(SET EXERCISE): Write the next part of the patent text on machining simulation, starting right after its final sentence.

1. Field of the Invention
The present invention relates to a machining simulation system including a numerical control apparatus configured to control a machining motion of a machine tool and a machining simulation apparatus configured to perform a simulation prior to an actual machining operation.
2. Description of the Related Art
A numerical control apparatus can control a machine tool according to numerical control information input by an operator of a production engineering division who can use a machining simulation apparatus. The machining simulation apparatus has a machining simulation function (including an interference check function) for checking an motion of a machine tool to be realized according to a machining command involved in the numerical control information. The machining simulation apparatus is, for example, constituted by a personal computer that can realize highly advanced performances according to software programs.
On the other hand, a numerical control apparatus of a worksite enables an operator to use a machining simulation function. For example, the machining simulation function provided by a numerical control apparatus includes checking beforehand an motion of a machine tool (including an interference check) to be used in a machining operation. Furthermore, the machining simulation function provided by the numerical control apparatus may include graphically displaying the progress of an actual machining operation if an operator cannot visually check the operation inside a machine tool after a door of the machine tool is closed.
After numerical control information has been determined by an operator of a production engineering division using the machining simulation apparatus, an operator of a worksite may modify the numerical control information according to machining processing environments. As a result, setup positions of a tool and a material according to the corrected numerical control information may differ from those determined by the operator of the production engineering division.
For example, a worksite environment may prevent preparation of a tool designated by an operator of the production engineering division, or may make it impossible to install the tool at a designated position. Accordingly, before performing actual machining work, an operator of the worksite uses the machining simulation function of the numerical control apparatus that can check an motion of the machine tool to be performed according to the numerical control information corrected according to the machining processing environment of the worksite.
FIG. 6 illustrates a conventional machining simulation apparatus 100 that can be used in a production engineering division. FIG. 7 illustrates a conventional numerical control apparatus provided on a worksite that can control a machine tool.

(ITEMS):
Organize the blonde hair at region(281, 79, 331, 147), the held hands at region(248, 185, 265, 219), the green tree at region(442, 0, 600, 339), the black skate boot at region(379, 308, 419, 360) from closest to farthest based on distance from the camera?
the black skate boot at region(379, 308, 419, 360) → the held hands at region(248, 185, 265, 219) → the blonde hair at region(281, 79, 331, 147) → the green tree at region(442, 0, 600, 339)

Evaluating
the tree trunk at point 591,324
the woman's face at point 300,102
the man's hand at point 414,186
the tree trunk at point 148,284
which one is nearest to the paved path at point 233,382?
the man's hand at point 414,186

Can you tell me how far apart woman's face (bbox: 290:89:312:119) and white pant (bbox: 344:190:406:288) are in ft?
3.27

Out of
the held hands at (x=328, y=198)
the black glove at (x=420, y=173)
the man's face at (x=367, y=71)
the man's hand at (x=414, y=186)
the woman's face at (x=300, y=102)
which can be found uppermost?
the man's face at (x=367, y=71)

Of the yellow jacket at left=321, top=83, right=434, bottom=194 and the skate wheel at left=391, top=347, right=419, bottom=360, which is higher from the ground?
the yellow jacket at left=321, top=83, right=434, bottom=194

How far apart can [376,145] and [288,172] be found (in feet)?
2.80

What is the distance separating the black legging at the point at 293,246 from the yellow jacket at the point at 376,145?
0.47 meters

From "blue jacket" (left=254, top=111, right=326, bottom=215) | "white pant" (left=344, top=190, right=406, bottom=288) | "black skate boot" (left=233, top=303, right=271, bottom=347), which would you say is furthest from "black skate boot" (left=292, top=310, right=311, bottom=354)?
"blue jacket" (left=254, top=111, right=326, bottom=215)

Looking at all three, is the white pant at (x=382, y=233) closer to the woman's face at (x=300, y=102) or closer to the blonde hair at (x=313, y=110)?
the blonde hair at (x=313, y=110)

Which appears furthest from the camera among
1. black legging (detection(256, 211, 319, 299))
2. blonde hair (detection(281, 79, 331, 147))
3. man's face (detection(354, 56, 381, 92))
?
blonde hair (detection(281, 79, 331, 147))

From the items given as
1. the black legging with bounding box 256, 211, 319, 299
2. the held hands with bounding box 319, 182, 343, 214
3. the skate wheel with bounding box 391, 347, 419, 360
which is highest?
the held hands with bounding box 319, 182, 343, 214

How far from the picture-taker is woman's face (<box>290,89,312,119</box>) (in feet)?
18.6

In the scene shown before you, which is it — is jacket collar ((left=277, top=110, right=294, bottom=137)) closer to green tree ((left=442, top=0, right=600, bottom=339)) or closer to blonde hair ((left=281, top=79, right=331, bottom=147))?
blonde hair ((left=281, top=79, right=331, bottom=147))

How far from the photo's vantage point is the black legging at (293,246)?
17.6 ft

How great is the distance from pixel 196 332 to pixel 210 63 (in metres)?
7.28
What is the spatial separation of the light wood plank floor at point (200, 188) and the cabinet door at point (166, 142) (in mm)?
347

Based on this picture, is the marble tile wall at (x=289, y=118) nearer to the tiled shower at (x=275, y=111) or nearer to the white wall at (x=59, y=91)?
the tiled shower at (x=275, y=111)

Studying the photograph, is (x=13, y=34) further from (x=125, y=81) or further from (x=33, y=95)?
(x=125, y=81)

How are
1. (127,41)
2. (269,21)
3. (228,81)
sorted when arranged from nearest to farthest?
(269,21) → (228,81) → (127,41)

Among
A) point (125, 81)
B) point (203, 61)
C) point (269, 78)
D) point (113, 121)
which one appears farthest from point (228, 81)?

(THE OUTPUT):
A numerical control information input unit 1 enables an operator to input numerical control information (e.g., machining simulation data and interference check data) via a keyboard 19. A numerical control information storage memory 2 stores the input numerical control information. A mechanical structure storage memory 3 stores various shape models including a tool rest, a main spindle, and a table of a machine tool, which are used for a machining simulation or an interference check.
A material shape setting/display unit 4 enables an operator to input a material shape model used in a machining simulation via the keyboard 19. A material shape storage memory 5 stores the input material shape model. The material shape setting/display unit 4 causes the display device 18 to display an operation screen that instructs an operator to input a material shape model and enables the user to confirm the input material shape model. FIG. 8 illustrates an exemplary operation screen displayed by the display device 18 according to the processing performed by the material shape setting/display unit 4.
A material setup position setting/display unit 6 enables an operator to input a material setup position via the keyboard 19. The material setup position indicates a position where the input material shape model is placed on a machine tool to be subjected to the machining simulation. A material setup position storage memory 7 stores the input material setup position. The material setup position setting/display unit 6 causes the display device 18 to display an operation screen that instructs an operator to input a material setup position and enables the user to confirm the input material setup position. FIG. 9 illustrates an exemplary operation screen displayed by the display device 18 according to the processing performed by the material setup position setting/display unit 6.
If a lathe grips and holds a material with a chuck attached to a main spindle, a relative distance between a reference point on a right-edge surface of the main spindle and a reference point of a material model can define the material setup position. If a machining center fixes and holds a material with a jig on a table, a relative distance between a predetermined reference point of the table and a reference point of a material model can define the material setup position.
A tool shape setting/display unit 8 enables an operator to input a tool shape model used in a machining simulation via the keyboard 19. A shape storage memory 9 stores the input tool shape model. The tool shape setting/display unit 8 causes the display device 18 to display an operation screen that instructs an operator to input a tool shape model and enables the user to confirm the input tool shape model. FIG. 10 illustrates an exemplary operation screen displayed by the display device 18 according to the processing performed by the tool shape setting/display unit 8.
Furthermore, a tool setup position setting/display unit 10 enables an operator to input a tool setup position via the keyboard 19. The tool setup position indicates a position at which the input tool shape model is placed on a machine tool to be subjected to the machining simulation. A tool setup position storage memory 11 stores the input tool setup position. The tool setup position setting/display unit 10 causes the display device 18 to display an operation screen that instructs an operator to input a tool setup position and enables the user to confirm the input tool setup position. FIG. 11 illustrates an exemplary operation screen displayed by the display device 18 according to the processing performed by the tool setup position setting/display unit 10.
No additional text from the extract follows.